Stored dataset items
-----

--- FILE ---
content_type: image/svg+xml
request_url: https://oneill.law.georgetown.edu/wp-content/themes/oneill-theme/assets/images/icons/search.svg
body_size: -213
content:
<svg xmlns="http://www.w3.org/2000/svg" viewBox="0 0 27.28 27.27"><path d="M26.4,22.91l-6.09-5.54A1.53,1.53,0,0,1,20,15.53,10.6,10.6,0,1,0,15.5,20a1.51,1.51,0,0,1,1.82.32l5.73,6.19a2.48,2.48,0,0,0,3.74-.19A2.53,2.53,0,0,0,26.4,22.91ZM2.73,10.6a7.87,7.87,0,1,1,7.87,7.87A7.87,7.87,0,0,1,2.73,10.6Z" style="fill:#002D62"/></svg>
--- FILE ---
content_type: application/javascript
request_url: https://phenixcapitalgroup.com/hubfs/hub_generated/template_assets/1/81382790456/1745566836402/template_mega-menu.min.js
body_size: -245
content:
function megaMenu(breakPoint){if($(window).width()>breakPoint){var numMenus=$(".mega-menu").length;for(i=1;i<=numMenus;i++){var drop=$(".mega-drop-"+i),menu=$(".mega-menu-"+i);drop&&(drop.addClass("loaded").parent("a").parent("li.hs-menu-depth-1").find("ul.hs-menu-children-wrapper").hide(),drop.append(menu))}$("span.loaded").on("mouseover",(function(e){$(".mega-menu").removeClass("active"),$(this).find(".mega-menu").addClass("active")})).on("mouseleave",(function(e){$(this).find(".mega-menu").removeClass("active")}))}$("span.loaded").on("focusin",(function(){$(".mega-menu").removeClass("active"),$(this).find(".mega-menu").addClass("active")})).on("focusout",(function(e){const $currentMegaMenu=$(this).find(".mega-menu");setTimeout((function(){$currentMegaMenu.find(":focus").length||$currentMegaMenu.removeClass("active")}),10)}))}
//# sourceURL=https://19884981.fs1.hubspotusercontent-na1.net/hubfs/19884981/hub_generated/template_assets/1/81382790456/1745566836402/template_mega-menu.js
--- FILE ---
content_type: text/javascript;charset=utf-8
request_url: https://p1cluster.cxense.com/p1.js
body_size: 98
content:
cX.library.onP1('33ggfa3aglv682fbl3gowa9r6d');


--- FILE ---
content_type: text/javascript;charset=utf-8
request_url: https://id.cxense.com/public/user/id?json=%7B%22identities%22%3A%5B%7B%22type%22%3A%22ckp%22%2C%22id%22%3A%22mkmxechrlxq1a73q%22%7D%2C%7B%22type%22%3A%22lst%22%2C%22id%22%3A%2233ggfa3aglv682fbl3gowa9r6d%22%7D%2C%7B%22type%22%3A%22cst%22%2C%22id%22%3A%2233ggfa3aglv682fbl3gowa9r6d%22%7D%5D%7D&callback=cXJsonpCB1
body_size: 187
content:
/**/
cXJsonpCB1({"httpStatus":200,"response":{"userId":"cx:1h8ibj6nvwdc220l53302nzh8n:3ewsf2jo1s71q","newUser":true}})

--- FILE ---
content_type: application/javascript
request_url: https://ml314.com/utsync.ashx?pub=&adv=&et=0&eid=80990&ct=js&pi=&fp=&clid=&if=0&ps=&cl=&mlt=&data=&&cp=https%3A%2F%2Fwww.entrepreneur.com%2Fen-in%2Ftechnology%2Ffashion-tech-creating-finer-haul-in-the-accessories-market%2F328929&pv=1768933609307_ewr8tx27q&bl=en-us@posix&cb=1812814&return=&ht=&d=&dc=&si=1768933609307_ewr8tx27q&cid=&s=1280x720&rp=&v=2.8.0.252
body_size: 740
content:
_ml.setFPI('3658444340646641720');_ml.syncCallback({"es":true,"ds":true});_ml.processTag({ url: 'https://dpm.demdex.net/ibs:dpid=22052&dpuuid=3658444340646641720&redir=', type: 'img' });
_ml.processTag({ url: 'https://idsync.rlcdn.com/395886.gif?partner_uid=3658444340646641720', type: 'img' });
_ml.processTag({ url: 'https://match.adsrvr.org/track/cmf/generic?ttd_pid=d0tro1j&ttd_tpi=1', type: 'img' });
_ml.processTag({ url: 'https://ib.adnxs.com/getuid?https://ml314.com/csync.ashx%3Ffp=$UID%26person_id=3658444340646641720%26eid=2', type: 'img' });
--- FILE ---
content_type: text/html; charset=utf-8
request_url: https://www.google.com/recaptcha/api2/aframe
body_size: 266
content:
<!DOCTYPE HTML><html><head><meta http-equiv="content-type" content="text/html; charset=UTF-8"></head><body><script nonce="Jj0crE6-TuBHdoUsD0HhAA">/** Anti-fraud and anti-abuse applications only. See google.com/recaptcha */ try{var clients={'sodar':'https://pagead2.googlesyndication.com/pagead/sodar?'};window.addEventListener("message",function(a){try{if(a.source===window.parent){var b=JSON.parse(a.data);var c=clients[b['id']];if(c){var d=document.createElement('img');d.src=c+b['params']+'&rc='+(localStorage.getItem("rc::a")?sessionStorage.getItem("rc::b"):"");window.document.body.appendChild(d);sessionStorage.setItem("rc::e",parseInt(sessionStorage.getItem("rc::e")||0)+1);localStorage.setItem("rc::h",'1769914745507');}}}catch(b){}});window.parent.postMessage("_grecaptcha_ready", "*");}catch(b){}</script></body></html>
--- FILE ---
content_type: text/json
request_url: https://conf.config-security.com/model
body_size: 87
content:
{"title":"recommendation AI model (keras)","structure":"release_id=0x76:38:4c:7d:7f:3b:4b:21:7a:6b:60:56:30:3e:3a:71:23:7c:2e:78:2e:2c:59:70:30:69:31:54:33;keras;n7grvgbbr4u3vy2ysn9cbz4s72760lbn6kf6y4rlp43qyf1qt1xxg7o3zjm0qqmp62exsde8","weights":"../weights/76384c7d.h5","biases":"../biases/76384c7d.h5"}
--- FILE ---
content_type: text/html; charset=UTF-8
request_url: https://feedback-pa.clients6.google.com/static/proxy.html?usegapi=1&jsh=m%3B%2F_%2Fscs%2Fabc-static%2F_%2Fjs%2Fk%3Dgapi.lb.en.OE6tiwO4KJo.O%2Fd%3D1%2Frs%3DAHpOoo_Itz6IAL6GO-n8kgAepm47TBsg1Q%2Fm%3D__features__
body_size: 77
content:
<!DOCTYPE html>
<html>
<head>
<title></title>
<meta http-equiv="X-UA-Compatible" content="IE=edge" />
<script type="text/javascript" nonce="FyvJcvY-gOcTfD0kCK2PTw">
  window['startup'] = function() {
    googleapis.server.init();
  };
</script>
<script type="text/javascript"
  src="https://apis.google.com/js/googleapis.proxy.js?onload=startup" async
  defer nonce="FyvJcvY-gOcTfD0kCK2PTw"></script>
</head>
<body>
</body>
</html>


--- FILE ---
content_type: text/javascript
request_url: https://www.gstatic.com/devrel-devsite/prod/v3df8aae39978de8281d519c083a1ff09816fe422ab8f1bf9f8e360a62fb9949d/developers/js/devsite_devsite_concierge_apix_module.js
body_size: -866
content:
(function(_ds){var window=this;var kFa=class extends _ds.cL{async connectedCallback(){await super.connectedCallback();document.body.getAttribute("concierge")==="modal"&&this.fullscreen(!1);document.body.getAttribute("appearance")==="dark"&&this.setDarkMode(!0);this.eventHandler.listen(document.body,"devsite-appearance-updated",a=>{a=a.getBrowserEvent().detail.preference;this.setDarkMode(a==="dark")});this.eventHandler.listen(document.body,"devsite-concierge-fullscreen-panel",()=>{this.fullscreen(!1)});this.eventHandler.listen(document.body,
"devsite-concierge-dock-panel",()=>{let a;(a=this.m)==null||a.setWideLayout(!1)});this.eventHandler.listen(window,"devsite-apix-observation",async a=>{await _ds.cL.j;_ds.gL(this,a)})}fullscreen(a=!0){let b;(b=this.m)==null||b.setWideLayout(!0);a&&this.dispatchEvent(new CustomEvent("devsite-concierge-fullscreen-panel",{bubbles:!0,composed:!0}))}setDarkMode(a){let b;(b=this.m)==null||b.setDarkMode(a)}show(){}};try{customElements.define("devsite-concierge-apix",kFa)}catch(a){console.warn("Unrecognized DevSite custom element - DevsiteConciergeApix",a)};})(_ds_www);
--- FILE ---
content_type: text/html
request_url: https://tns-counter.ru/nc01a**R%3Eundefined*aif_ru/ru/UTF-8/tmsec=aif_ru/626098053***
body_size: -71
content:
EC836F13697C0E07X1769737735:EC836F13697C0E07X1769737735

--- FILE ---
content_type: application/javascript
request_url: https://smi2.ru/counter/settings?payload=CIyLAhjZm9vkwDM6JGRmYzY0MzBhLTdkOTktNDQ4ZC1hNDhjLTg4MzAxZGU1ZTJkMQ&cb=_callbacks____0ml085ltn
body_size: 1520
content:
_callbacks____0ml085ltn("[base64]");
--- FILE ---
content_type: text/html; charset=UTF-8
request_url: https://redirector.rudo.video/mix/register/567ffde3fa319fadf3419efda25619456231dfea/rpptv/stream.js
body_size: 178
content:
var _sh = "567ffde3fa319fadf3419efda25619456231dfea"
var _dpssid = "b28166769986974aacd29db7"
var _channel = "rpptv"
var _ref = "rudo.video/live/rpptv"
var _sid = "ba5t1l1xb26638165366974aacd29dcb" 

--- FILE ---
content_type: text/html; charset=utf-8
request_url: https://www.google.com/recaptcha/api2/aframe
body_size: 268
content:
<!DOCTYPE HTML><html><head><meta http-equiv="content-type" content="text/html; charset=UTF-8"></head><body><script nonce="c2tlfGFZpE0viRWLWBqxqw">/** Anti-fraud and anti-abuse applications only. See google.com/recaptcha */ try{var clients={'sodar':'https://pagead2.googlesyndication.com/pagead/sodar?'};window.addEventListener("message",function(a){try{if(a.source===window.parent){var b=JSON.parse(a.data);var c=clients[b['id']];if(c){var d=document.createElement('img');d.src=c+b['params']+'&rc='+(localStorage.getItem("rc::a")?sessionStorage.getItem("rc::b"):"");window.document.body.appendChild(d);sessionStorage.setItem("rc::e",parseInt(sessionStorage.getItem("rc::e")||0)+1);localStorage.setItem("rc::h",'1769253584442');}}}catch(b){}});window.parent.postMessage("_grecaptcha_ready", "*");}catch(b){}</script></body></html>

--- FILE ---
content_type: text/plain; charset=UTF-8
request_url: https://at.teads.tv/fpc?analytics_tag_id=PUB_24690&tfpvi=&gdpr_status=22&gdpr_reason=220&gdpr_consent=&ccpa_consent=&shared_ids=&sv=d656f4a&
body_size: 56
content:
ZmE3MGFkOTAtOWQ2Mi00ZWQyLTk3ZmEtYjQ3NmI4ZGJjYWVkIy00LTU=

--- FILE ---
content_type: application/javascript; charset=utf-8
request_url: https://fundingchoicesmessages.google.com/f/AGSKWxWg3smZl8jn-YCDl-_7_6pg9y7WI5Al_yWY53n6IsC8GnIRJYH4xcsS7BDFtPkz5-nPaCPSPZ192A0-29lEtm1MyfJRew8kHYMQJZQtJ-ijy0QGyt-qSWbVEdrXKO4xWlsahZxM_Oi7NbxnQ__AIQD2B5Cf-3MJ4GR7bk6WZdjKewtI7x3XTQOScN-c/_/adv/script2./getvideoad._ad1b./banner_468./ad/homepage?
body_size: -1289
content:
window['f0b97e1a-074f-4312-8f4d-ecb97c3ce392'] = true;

-----

Filter the records, keeping only lines that contain "model", and show those lines.

Answer to the exercise:
request_url: https://conf.config-security.com/model
{"title":"recommendation AI model (keras)","structure":"release_id=0x76:38:4c:7d:7f:3b:4b:21:7a:6b:60:56:30:3e:3a:71:23:7c:2e:78:2e:2c:59:70:30:69:31:54:33;keras;n7grvgbbr4u3vy2ysn9cbz4s72760lbn6kf6y4rlp43qyf1qt1xxg7o3zjm0qqmp62exsde8","weights":"../weights/76384c7d.h5","biases":"../biases/76384c7d.h5"}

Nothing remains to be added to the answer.